Thirty-one lions from Sarasiya Virdi, which lived in close proximity to the ill-fated pride in Dalkhania range, and one each from Visavadar and Dhari, have been put up at the Jasadhar centre in Gir (east) division. The facility is reportedly equipped to house only 5-10 lions.
However, D T Vasavada, chief conservator of forests of Junagadh range, assured: "There is no concern of overcrowding. All 33 lions have are housed well and are under close observation."
Three lions of the 26-member pride, which saw 23 of its members drop dead to infection in 20 days, have been kept at the rescue centre at Jamvala in Junagadh district.
In a bid to thwart the further spread of CDV, vaccination of the 36 lions has been started on a priority basis. CDV vaccines imported from the US reached Gir on Saturday. The government ordered 500 more vaccines.
Top sources in the forest department told TOI that nearly most of the lions are lying listless and lethargic. "They are eating significantly less than other lions. They are under close observation," a source overseeing the treatment told TOI.
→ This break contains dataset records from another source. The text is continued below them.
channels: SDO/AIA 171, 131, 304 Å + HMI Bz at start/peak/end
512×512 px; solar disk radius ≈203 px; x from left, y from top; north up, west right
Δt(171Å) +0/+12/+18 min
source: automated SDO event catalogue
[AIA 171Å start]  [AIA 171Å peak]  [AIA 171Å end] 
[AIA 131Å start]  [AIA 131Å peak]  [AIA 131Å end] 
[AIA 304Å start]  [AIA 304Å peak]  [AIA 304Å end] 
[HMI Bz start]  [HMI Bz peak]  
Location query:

Officials said that blood tests carried out locally "are OK" but reports of samples taken from eyes, mouth, nose and anus of the lions sent to NIV are awaited.
Lion reports are awaited
Even as the NIV reports on CDV and other viral infection tests of these 36 lions are awaited, we have begun vaccination in batches," said Rajiv Gupta, additional chief secretary (forest and environment).
After the first dose, vaccine booster doses will be given again after three weeks, 42 days, six months and a year to the lions. Gupta said if the NIV reports are negative, release of these lions in the wild will be considered on a "case-to-case basis".